■ **Text passage**:

━━━━━━━━━━

Two notable examples of "quasi-optimal" crossovers (5) are the ones developed by SPICA and by Jean Michel LeCleac'h (filtrage).
Both of these "quasi-optimal" crossovers use a physical offset between the physical acoustic centres of the Woofer and Tweeter to try and align their respective emissions over broad portions of the audio band.
The SPICA crossover uses a 4th order Bessel low-pass at Fx (+ polarity) and a quasi-first order high-pass at Fx (+ polarity), with an Offset = 0.435*c/Fx.
Unfortunately, the 1st order HP is often too bland to be usable with real Tweeters, especially of the horn-loaded Compression Driver type that I pefer.
The JMLC crossover uses instead a 3rd order Butterworth low-pass at 0.87*Fc (+ polarity) and also a 3rd order Butterworth high-pass at 1.15*Fc (- polarity), with an Offset = 0.22*c/Fx.
Below are simulations of the frequency response, phase and group delay of this type of crossover for Fx = 650Hz (attachments 1,2,3)
Overall, this is a much more practical solution than the SPICA one, and has been reported to work quite well by a number of users. However, the physical offset between the physical acoustic centres of the Woofer and Tweeter is rather small, and I have found that in the case of a system composed of a large-diametre Woofer and a compression driver + horn, for typical Fx values the horn ends up sticking quite a bit out in front of the Woofer cabinet.
Also, the phase match between Woofer and Tweeter (goal B above) isn't all that good, really, which results in a relatively poor polar response (this is often considered relatively unimportant by the proponents of the JMLC method, who typically listen on axis in the near field).
Finally, the group delay of the Woofer does not match that of the Tweeter at Fx, leaving the two units to emit from non-coincident positions at this important frequency where their output intensities are equal.
So I kept searching for alternative "quasi-optimal" crossover solutions.
One (passive) crossover that always intrigued me and that has developed a bit of a "mythical" aura in some audio circles is that which was used by TAD in their professional monitor models 2401 and 2402 (attachment 4).
By reverse-engineering the published frequency response plots for the 2401 model (attachment 5), and measuring the approximate physical offset between the Woofer's dust cap and the compression driver's diaphragm, I was able to work out the following design criteria for this crossover type:
Woofer: 6th order Linkwitz-Riley low-pass at Fx (+ polarity) (attachment 6)
Tweeter: 2nd order Chebyshev (Q=1) high-pass at 1.3*Fx (- polarity), attenuated -2dB (attachment 7)
Offset = 0.6 * c / Fx
The resulting simulations of the frequency response, phase and group delay of this type of crossover for Fx = 650Hz are illustrated below (attachments 8,9,10).
Well, I must say I quite like it!

━━━━━━━━━━

■ **Short task 1**: Echo the part of the crossover passage that opens with the words "Both of these" and closes with "650Hz (attachments 1,2,3)".
The crossover passage and the records have no connection to each other.

■ **Records of reasoning about scenes**:
━━━━━━━━━━

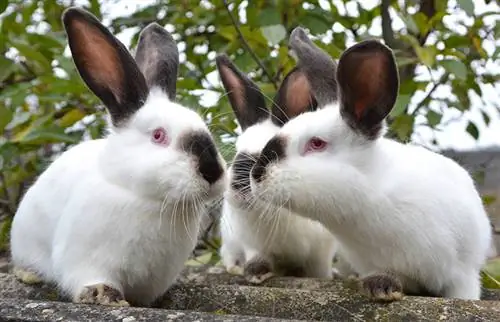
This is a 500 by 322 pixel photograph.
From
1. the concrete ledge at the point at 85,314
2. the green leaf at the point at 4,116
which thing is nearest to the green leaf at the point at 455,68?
the concrete ledge at the point at 85,314

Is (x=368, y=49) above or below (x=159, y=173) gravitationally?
above

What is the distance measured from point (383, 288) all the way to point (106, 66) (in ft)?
3.60

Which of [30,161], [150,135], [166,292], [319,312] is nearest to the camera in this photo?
[319,312]

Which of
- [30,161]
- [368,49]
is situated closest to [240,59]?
[30,161]

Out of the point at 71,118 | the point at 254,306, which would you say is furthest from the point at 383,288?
the point at 71,118

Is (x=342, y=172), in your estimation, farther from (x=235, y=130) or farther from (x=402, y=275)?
(x=235, y=130)

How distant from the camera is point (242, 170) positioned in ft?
9.50

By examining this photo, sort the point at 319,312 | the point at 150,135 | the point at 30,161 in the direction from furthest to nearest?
the point at 30,161, the point at 150,135, the point at 319,312

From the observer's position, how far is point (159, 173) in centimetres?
237

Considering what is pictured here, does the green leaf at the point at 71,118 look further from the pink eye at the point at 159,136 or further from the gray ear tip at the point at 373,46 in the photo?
the gray ear tip at the point at 373,46

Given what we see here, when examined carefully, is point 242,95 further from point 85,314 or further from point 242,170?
point 85,314

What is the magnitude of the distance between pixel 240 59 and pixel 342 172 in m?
1.46

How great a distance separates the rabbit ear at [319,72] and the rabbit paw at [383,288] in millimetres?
679

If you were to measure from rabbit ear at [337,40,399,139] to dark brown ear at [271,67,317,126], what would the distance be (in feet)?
1.83
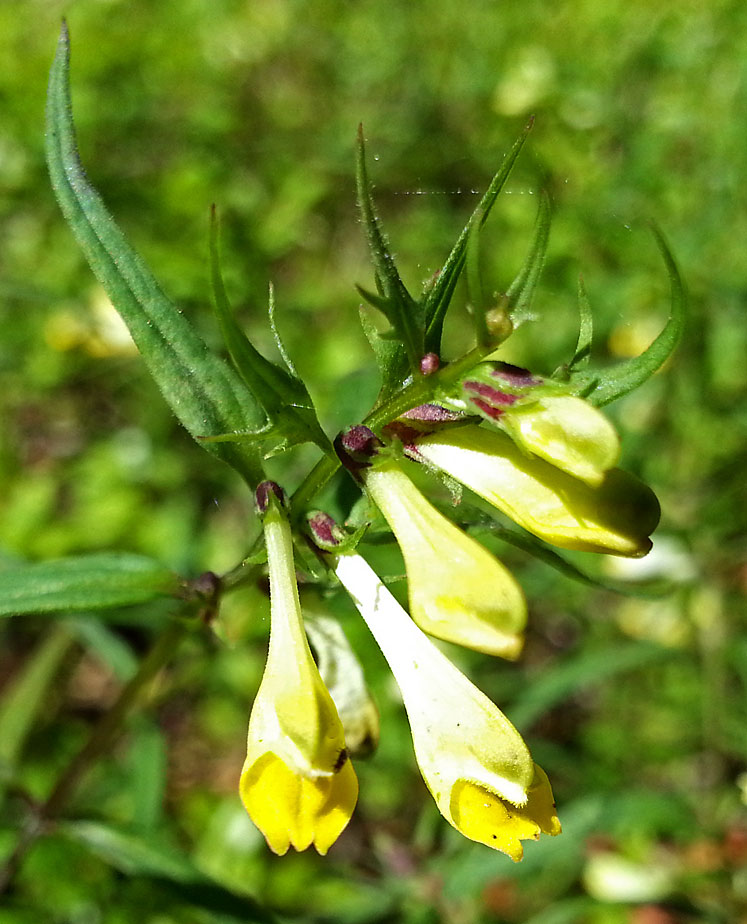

━━━━━━━━━━

■ **Short task 2**: Turn the part of the records that opens with the line containing "If you were" and runs through the end of the records into a JSON list of strings, one string per line, with blank lines omitted. Leave the pictures out of the list.

■ **Answer 1**:
Both of these "quasi-optimal" crossovers use a physical offset between the physical acoustic centres of the Woofer and Tweeter to try and align their respective emissions over broad portions of the audio band.
The SPICA crossover uses a 4th order Bessel low-pass at Fx (+ polarity) and a quasi-first order high-pass at Fx (+ polarity), with an Offset = 0.435*c/Fx.
Unfortunately, the 1st order HP is often too bland to be usable with real Tweeters, especially of the horn-loaded Compression Driver type that I pefer.
The JMLC crossover uses instead a 3rd order Butterworth low-pass at 0.87*Fc (+ polarity) and also a 3rd order Butterworth high-pass at 1.15*Fc (- polarity), with an Offset = 0.22*c/Fx.
Below are simulations of the frequency response, phase and group delay of this type of crossover for Fx = 650Hz (attachments 1,2,3)

■ **Answer 2**:
[
  "If you were to measure from rabbit ear at [337,40,399,139] to dark brown ear at [271,67,317,126], what would the distance be (in feet)?",
  "1.83"
]